Prime News Kenya

Naivas gets Sh6bn for stake sale to private equity funds

Posted By : Justice Bimpeh

Supermarket chain Naivas has raised Sh6 billion from the sale of a 30 per cent stake to a consortium of investors, including the International Finance Corporation (IFC), valuing the retailer at Sh20 billion.

The amount paid in the deal, one of the largest in the regional retail space, is disclosed in transaction documents seen by the Business Daily.

IFC, private equity firms Amethis and MCB Equity Fund and German sovereign wealth fund DEG teamed up to acquire the minority stake, with the deal set to fuel Naivas’ expansion across the country.

The breakdown of the stakes held by the institutional investors was not immediately clear.

In separate disclosures, however, IFC said it invested $15 million (Sh1.6 billion) while DEG said it provided $10 million (Sh1 billion).

Amethis and MCB Equity Fund are yet to reveal the size of their participation in the deal.

“Naivas is majority-owned by the Mukuha family who as part of this transaction will dispose part of their shareholding to a special purpose vehicle owned by IFC,

Amethis and other co-investors,” IFC said ahead of the deal’s conclusion on February 25.

“The Mukuha family will remain in the business as the main shareholders.”

At Sh20 billion, Naivas’ valuation beats the market value of all but one company listed on the Commercial and Services segment of the Nairobi Securities Exchange, including Uchumi Supermarkets (Sh128 million) and Scangroup (Sh4.8 billion).


Kenya Airways is the largest firm in the segment where Naivas would seat if it were listed at the Nairobi bourse.

The new capital injection in Naivas is earmarked for expansion in the highly competitive local supermarket business that has attracted major players, including the Majid Al Futtaim-backed Carrefour franchise as well as South Africa’s Shoprite and Game.

The Sh6 billion is nearly twice what an investor would have paid for a similar stake in 2013 based on the valuation of Naivas by Massmart, a South Africa-based subsidiary of retail giant Walmart.

Massmart sought to buy a 51 per cent stake in Naivas for Sh3 billion, but the deal collapsed following a shareholder row in the family-owned supermarket.

The Massmart deal valued Naivas at Sh5.88 billion, meaning the Kenyan retailer has increased its value nearly four times over the seven years, reflecting the growth and financial stability of the supermarket in a sector where top local chains such as Nakumatt struggled to remain afloat.

Nakumatt was dissolved in January after it failed to clear more Sh30 billion owed to suppliers, landlords and other creditors.

While Naivas has raised growth capital, its main rival Tuskys is fundraising to avoid bankruptcy.

Tuskys says it needs Sh2 billion to survive in the short term and that it has received interest from several unnamed investors, including a private equity firm that has existing operations in the retail business.

Such a suitor is expected to benefit Tuskys from the supply of both new capital and technical expertise with a large share of the payout being used to settle supplier debt and bank loans.

Carrefour is also gearing up for expansion.

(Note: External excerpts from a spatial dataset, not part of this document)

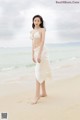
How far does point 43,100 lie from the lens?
6.45 feet

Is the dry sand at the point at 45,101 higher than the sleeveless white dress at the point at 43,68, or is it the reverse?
the sleeveless white dress at the point at 43,68

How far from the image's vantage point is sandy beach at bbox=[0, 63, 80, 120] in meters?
1.82

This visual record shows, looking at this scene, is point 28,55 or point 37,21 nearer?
point 37,21

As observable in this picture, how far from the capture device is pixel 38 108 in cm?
188

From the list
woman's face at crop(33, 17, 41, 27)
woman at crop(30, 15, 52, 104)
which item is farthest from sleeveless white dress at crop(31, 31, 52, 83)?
woman's face at crop(33, 17, 41, 27)

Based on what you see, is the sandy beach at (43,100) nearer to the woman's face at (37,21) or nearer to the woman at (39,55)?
the woman at (39,55)

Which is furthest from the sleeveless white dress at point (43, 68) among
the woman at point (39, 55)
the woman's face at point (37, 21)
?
the woman's face at point (37, 21)

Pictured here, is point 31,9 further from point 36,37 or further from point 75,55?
point 75,55

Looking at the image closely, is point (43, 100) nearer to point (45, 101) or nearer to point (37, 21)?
point (45, 101)

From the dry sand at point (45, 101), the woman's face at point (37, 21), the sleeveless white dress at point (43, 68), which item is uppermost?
the woman's face at point (37, 21)

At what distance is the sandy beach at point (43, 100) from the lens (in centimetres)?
182

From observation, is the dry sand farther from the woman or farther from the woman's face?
the woman's face

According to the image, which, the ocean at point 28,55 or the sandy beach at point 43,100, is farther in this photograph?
the ocean at point 28,55

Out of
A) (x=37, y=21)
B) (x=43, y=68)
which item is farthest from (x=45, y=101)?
(x=37, y=21)
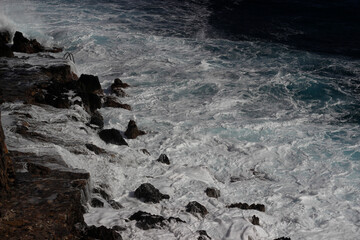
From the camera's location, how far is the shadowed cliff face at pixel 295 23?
20.6 metres

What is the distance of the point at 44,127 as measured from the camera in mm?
8562

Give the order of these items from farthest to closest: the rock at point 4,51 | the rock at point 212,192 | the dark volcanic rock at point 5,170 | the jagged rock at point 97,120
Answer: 1. the rock at point 4,51
2. the jagged rock at point 97,120
3. the rock at point 212,192
4. the dark volcanic rock at point 5,170

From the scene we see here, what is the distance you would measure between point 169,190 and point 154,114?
4.34 m

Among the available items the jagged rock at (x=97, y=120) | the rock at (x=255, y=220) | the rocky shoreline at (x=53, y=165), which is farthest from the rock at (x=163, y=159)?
the rock at (x=255, y=220)

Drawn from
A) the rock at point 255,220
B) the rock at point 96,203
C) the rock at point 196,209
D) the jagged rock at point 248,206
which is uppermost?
the rock at point 96,203

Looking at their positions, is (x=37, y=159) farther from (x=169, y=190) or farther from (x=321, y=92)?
(x=321, y=92)

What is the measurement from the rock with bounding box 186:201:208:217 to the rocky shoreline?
0.02 metres

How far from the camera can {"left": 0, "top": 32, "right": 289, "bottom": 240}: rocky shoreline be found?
Answer: 493 cm

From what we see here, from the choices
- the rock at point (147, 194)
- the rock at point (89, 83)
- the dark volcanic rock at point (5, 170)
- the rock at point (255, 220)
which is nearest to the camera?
the dark volcanic rock at point (5, 170)

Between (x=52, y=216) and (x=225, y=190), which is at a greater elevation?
(x=52, y=216)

South Africa’s Standard Bank Group recently lent Sh3 billion to Dubai-based conglomerate Majid Al Futtaim to expand its supermarkets business in Kenya through the Carrefour franchise.

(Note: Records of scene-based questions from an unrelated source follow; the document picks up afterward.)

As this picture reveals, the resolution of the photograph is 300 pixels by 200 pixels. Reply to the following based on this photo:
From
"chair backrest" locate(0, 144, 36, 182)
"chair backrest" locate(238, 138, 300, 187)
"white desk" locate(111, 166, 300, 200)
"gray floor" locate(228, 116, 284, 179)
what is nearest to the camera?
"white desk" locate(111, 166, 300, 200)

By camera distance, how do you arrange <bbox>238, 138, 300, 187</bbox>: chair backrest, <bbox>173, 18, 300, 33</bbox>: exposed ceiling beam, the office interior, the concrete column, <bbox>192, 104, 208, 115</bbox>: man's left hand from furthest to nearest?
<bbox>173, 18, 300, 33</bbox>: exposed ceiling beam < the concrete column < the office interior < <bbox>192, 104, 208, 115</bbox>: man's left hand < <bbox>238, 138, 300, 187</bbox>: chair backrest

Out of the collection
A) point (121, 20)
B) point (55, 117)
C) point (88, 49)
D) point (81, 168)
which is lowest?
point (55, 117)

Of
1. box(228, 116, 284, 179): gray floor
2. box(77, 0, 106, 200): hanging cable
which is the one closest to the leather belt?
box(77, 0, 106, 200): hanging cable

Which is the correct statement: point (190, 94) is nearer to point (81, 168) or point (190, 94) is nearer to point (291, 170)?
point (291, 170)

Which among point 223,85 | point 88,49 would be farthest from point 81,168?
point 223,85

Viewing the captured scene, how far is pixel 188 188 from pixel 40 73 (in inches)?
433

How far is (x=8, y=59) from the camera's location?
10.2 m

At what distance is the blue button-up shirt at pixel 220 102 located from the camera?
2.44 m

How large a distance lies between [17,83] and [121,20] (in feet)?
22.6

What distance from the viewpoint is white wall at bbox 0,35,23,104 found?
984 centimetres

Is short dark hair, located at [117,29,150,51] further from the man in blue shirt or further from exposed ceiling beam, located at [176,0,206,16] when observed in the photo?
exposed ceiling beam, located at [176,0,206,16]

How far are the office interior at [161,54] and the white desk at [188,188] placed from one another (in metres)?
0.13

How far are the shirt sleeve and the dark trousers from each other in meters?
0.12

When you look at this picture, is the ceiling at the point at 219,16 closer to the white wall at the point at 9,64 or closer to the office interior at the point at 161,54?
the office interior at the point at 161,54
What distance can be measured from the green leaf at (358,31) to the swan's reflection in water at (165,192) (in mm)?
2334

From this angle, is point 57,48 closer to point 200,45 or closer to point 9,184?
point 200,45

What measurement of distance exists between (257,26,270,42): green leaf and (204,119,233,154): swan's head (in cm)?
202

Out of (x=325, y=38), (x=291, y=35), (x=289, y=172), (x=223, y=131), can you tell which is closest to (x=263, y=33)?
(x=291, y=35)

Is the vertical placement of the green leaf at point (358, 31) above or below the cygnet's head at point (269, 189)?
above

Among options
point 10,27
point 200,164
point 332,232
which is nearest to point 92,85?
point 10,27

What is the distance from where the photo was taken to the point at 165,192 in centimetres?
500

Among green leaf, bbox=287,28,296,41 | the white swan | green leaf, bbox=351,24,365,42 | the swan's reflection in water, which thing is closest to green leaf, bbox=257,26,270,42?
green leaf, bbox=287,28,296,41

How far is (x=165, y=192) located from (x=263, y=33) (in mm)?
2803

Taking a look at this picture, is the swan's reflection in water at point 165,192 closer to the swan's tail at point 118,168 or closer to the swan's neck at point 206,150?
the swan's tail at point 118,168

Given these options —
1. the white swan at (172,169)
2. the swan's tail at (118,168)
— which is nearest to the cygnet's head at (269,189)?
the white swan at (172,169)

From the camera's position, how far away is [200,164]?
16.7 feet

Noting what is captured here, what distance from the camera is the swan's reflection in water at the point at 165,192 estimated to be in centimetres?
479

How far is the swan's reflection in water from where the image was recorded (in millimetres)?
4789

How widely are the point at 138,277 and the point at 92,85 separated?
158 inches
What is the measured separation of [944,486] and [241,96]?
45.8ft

Carrefour Kenya has emerged as one of the major players in the local retail market, having launched operations in 2016 at The Hub in Karen, Nairobi.

It has grown rapidly since then and now has seven stores, including the branches at Nairobi’s Two Rivers Mall, Thika Road Mall, The Junction and Sarit Centre.

The retailer has been attracting shoppers through a mix of loyalty programmes and aggressive discounts on a wide array of merchandise. Naivas also plans to open more stores across the country. It currently has about 60 stores, half of which are in the greater Nairobi region. “The new capital will enable Naivas to develop its store-based services further and to expand its online offering,” DEG said in a statement.

“Investment will also be made in supply chains and business organisation to further enhance the quality of service and products,” the institutional investor added, noting that Naivas already employs 6,000 people.

The supermarket chain offers a broad range of products, including fast-moving consumer goods, clothing, furniture and electronics.

“In recent years Naivas has started to take a new approach in its supermarkets, adding significantly more fresh products to its lines. Over 90 per cent of goods offered now come from local and regional suppliers,” DEG said.

Besides the capital injection, Naivas will also receive food safety advisory services from IFC. “IFC will provide a food safety advisory programme that will ensure that the company complies with the Global Good Agriculture Practice (GGAP) that is more stringent than local standards,” IFC said.